▶ **Excerpt provided**:
════════

So anyway, the other day I sent the Panasonic GF1 back to its owner. As if on schedule*, a boxlike brown truck hove into view on the swell of our hill, and a box fetched up on the lee side of the porch—a Sony A850 to test, courtesy of B&H Photo.
Alas! The A850, beauteous though it undoubtedly is, will not fit in the handlebar bag.
I took Gruesome on several long rides during our warm spell. Because the Sony is too big for the bag, no camera, again, on these rides. On one occasion, I beat to the top of a long hill, and turned into a cemetery there. At the back edge of the cemetery I was surprised by an unexpected view. The grateful dead have a spectacular vista, from their hilltop, of the industrial side of town. The light was delicate and lovely; I regretted, again, that I didn't have a camera with me. And of course, all this while, I continually had it in the back of my mind—since I don't have a camera with me, I'll probably see the white squirrel—.

════════

▶ **Information shown**:

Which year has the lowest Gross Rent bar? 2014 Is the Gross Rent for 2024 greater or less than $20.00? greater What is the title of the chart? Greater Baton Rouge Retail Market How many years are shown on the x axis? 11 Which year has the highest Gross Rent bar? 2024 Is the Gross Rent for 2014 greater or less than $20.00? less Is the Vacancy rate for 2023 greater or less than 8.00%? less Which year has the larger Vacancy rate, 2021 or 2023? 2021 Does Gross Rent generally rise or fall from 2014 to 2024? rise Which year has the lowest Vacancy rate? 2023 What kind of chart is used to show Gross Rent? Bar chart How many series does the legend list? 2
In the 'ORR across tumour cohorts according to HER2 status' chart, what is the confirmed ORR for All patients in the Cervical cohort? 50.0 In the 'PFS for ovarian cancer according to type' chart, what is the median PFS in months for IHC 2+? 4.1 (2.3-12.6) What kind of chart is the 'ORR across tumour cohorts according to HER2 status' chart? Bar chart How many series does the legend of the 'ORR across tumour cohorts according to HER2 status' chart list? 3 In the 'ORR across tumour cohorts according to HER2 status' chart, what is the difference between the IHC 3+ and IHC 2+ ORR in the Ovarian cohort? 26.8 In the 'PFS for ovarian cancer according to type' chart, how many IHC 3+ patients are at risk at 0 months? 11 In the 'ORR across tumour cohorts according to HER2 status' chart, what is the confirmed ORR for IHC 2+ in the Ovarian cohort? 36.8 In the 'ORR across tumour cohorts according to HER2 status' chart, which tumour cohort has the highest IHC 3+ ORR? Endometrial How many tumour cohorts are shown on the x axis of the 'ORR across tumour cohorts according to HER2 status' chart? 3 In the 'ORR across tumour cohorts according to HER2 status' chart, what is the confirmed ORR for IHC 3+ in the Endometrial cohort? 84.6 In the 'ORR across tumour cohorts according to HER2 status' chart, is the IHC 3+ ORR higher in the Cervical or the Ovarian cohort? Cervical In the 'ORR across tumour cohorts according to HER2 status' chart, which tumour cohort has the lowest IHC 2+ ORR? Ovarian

════════

▶ **Problem 1**:
Decide whether each statement agrees with the post about riding without a camera, giving yes or no and quoting the deciding words from the post. (a) The Sony A850 fits in the handlebar bag. (b) The Sony A850 came courtesy of B&H Photo. (c) The cemetery hilltop looks out over the industrial side of town.
▶ **Problem 2**:
Carry on the post about riding without a camera, picking up after its last sentence.
Nothing in the material is needed here.

▶ **Written response 1**:
(a) No: "will not fit in the handlebar bag."
(b) Yes: "a Sony A850 to test, courtesy of B&H Photo."
(c) Yes: "a spectacular vista, from their hilltop, of the industrial side of town."

▶ **Written response 2**:
But I didn't.
Yesterday, I did something else that I too often do—another lesson that I never learn. I drove back to the cemetery, in the car this time, with the camera. I had it in mind to re-create my first encounter with that fine view, and make a panorama with the Sony. This never works; no matter how similar the conditions seem, the light is never the same. I took a few pictures, here and there, a headstone, a statue, a bush. Nothing much.
And then, as I was walking back to the car, I froze—there he was! Me with a camera in my very hand, and the Great White Squirrel was not twenty yards away, frolicking among the tombstones! I had him!
"Oh, lonely death on lonely life! Oh, now I feel my topmost greatness lies in my topmost grief. Ho, ho! from all your furthest bounds, pour ye now in, ye bold billows of my whole foregone life, and top this one piled comber of my death! Towards thee I roll, thou all-destroying but unconquering whale; to the last I grapple with thee; from hell’s heart I stab at thee; for hate’s sake I spit my last breath at thee. Sink all coffins and all hearses to one common pool! and since neither can be mine, let me then tow to pieces, while still chasing thee, though tied to thee, thou damned whale! Thus, I give up the spear!"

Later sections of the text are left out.